## [Problem to work on]
Please copy the material below word for word, starting at the line that has "From the image in front of us, among" and stopping after the line that has "Looking carefully at". Include both of those lines and nothing outside them.

## [Records for this task]
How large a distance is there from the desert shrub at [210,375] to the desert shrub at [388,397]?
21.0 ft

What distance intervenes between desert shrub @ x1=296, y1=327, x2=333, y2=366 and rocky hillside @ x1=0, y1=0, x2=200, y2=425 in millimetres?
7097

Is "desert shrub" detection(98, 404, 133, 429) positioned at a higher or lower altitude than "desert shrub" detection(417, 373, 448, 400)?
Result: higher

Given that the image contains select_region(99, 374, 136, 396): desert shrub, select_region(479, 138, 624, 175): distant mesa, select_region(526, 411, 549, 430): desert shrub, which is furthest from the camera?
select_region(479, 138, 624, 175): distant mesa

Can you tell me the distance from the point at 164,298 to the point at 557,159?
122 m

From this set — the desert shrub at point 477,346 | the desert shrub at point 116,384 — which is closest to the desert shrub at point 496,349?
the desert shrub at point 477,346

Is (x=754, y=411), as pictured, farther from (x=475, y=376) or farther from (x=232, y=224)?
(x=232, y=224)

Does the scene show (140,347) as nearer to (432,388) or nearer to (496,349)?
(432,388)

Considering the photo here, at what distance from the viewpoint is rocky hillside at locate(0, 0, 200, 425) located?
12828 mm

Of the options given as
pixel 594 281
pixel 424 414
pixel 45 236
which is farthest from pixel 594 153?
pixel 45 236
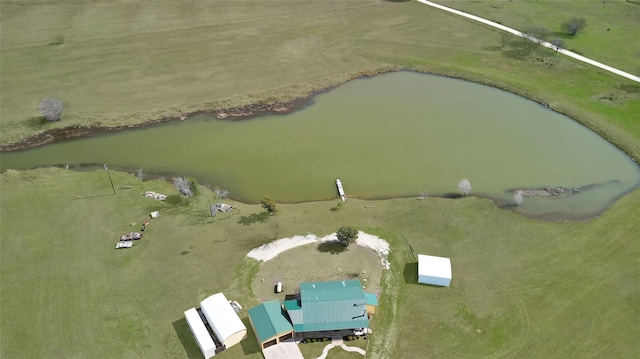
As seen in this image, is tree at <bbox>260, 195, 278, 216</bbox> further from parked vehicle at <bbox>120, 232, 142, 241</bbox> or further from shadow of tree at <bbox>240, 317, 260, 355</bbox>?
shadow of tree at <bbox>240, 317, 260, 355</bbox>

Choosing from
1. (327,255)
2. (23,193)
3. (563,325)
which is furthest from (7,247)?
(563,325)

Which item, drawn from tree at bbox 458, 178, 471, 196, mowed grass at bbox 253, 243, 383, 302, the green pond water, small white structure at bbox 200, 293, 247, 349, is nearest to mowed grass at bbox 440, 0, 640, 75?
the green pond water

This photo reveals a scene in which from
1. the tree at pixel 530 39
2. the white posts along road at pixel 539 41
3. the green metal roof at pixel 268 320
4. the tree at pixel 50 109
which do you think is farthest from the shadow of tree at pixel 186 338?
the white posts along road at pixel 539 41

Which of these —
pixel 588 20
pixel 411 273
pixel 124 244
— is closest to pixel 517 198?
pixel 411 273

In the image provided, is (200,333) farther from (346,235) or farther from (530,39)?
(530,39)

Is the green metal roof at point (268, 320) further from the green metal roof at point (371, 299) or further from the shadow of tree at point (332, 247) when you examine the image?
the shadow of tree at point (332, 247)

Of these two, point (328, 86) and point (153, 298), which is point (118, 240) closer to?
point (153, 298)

* * *

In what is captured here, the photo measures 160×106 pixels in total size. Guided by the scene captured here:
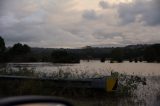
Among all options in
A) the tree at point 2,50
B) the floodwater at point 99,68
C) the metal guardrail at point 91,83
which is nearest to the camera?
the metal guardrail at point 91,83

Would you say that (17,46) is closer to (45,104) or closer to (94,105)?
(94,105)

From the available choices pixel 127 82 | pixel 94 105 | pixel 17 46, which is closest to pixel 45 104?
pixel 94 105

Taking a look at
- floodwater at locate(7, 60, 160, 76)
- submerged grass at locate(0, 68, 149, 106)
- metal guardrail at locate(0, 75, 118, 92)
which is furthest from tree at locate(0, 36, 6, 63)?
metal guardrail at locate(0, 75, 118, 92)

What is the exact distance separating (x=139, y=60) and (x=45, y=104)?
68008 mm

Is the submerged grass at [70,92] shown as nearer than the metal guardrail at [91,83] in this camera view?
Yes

==

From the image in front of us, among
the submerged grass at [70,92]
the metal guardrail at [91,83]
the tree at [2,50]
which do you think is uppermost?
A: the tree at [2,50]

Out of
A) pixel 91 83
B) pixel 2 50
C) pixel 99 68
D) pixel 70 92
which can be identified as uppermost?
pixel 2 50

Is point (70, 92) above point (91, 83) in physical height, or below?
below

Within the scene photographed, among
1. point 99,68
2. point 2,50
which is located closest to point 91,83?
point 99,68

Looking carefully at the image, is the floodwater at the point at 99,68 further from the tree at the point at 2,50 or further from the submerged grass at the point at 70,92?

## [Output of the task]
From the image in front of us, among
the submerged grass at [70,92]
the metal guardrail at [91,83]
the tree at [2,50]
which do you think is uppermost?
A: the tree at [2,50]

Out of
A) pixel 91 83
B) pixel 2 50
C) pixel 99 68
D) pixel 70 92
which can be identified as uppermost?
pixel 2 50

Is point (70, 92) above point (91, 83) in physical height, or below?
below

Within the scene photographed, among
1. point 99,68
2. point 2,50
which is located closest to point 91,83?
point 99,68

Looking carefully at the image, is the floodwater at the point at 99,68 further from the tree at the point at 2,50 or further from the submerged grass at the point at 70,92?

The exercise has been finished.